Let me give you an idea of how I normally approach this. I simply copy-paste pages of my profile after sorting by top, usually at least two or three pages (45k tokens). I might also share a few "normal" pages in chronological order, for the sake of diversity if nothing else.
I did just this, using Gemini 3.1 Pro on AI Studio (GPT 5.2 Thinking, which I pay for, can't write in arbitrary styles nearly as well no matter how hard you try, and I've tried a lot, I don't pay for Claude so I'm stuck with Sonnet):
I copied and pasted the first two profile pages, sorting by top of all time. Instructions were:
Your task is to write a 1000 word essay in the exact style and voice of self_made_human, on a topic of your choice (heavily informed by what you think he'd choose).
https://rentry.co/23dc63vs by Gemini https://rentry.co/p5yh68zu by Claude 4.6 Sonnet (same setup)
Results? I'd grade Gemini a 7/10, Claude a 5/10.
Looking at Gemini:
- It captures the way I'd write in an "academic register", namely when I'm trying very hard to be polished, and that includes heavy LLM use. It's not "raw self_made_human", because I increasingly do not post raw, minimally edited posts.
- It uses em-dashes. I do not, as a general rule, mostly because people are on a hair-string trigger. Shame, I think they're neat.
- The exact circumstances are obviously fictional. Can't expect otherwise, can we?
- Otherwise very good! I would write a story like that. I've seen patients just like that. It captures my transhumanist outlook and my love/hate relationship with medicine.
- I can see it overindexing on random biographical tidbits. My grandpa? Relevant.
Looking closer:
which is a damn sight better than sitting in a soiled diaper in a Bromley care home, screaming at a nurse because you think you're back in the Blitz.

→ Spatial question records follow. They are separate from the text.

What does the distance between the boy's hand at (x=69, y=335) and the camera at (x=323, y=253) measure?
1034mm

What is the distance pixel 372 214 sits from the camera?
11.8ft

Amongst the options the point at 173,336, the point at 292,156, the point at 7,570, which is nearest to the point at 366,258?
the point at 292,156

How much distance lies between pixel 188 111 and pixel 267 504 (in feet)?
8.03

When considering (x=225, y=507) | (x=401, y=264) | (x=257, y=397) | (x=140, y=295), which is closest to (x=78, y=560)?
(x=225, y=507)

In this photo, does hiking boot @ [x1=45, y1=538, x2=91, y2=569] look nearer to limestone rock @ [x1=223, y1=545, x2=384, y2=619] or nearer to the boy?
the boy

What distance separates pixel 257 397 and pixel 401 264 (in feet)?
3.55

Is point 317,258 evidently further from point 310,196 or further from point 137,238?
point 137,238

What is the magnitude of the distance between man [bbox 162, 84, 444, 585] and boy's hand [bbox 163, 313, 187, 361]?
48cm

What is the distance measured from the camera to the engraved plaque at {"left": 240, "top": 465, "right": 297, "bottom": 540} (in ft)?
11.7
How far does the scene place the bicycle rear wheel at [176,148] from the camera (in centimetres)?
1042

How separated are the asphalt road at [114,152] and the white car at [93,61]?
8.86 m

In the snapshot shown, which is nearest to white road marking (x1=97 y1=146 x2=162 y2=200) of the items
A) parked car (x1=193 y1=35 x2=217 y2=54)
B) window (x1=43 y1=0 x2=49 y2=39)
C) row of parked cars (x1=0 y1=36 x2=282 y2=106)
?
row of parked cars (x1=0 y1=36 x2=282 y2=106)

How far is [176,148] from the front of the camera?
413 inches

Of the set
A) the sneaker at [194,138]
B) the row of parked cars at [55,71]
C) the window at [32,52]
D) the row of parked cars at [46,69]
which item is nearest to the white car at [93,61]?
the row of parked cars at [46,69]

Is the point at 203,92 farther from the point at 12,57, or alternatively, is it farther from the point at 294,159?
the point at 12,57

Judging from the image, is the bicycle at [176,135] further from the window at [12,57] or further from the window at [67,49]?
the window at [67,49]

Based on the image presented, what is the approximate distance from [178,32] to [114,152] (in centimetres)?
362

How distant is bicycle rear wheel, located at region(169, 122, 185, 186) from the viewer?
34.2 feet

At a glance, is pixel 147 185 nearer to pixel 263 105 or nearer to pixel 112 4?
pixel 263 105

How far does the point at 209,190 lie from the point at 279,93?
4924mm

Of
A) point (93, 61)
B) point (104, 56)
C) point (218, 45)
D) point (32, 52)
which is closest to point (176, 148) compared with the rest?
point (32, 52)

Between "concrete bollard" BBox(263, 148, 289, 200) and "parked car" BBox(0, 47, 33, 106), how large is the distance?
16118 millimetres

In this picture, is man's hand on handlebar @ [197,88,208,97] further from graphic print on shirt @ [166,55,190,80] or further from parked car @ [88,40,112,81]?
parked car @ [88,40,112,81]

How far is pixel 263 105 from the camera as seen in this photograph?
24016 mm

I don't live or work near Bromley. That's where an uncle of mine resides. It's clear from the context I shared that I'm up in Scotland.
I will happily roll the dice on a 30% chance of AGI-induced extinction if it buys me a 70% chance of reaching escape velocity. Give me the ASI. Let it fold our proteins and solve cellular senescence. If it kills us, at least it will likely be fast, clean, and computationally elegant—which is a damn sight better than sitting in a soiled diaper in a Bromley care home, screaming at a nurse because you think you're back in the Blitz.

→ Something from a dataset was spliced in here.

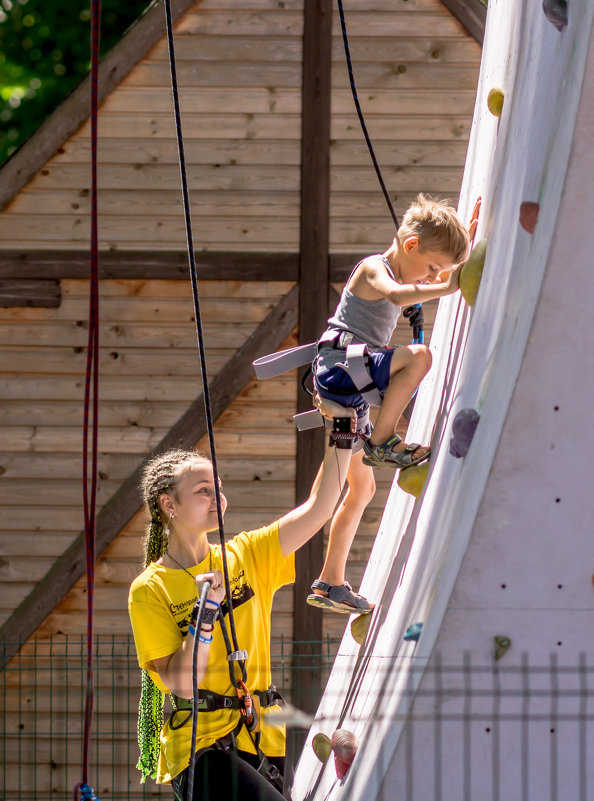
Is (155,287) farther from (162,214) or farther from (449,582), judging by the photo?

I could see myself saying this. Maybe not those exact figures, perhaps 10%:90%, but directionally correct.
We have, as a civilization, achieved a horrific kind of half-victory. Modern medicine—my profession, which I love and despise in equal measure—has become incredibly adept at preventing you from dying. We can stent your coronaries, dialyze your kidneys, and pump you full of broad-spectrum antibiotics. We have defeated the acute killers that historically pruned the human herd. But we have utterly failed to extend healthspan in tandem with lifespan. We have built a remarkably efficient pipeline that funnels the elderly past the quick, clean deaths of yesteryear and deposits them directly into a decades-long purgatory of cognitive and physical decay.

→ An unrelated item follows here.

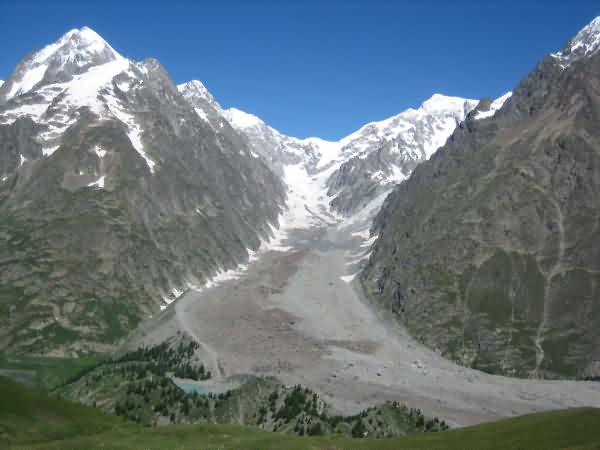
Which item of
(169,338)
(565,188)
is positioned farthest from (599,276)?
(169,338)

And the NHS, Moloch bless its sclerotic, crumbling heart, is entirely unprepared for the demographic tsunami that is already making landfall. We are warehousing hollowed-out shells of human beings in care homes at exorbitant expense, draining the wealth of the middle class to fund the agonizingly slow dissolution of their parents.
Very good. I would use that verbatim in a real essay.
People look at my bio—amaratvaṃ prāpnuhi, athavā yatamāno mṛtyum āpnuhi (attain immortality, or die trying)—and assume I am driven by a narcissistic fear of death. They wheel out the tired, poetic cope that "death gives life meaning," that finitude is the necessary canvas upon which human beauty is painted.
I wouldn't say that at all dawg. Why would I randomly reference my user flair in an essay?
Claude's version is shit. It's staggeringly content free, and while it's closer to "raw" me, it also uses em-dashes and uses many words to say few things. Maybe it's bad luck, I've had better results in the past, especially since I usually share a specific topic instead of letting it decide on its own.
Here is the whole prompt, profile dump included, if you want to try with a different model. I'll see about using Opus, I know 5.2 Thinking will shit the bed in a stylistic sense.
Rentry won't let me paste the whole thing. But I think I've been clear enough to reproduce independently. I'll happily take a look.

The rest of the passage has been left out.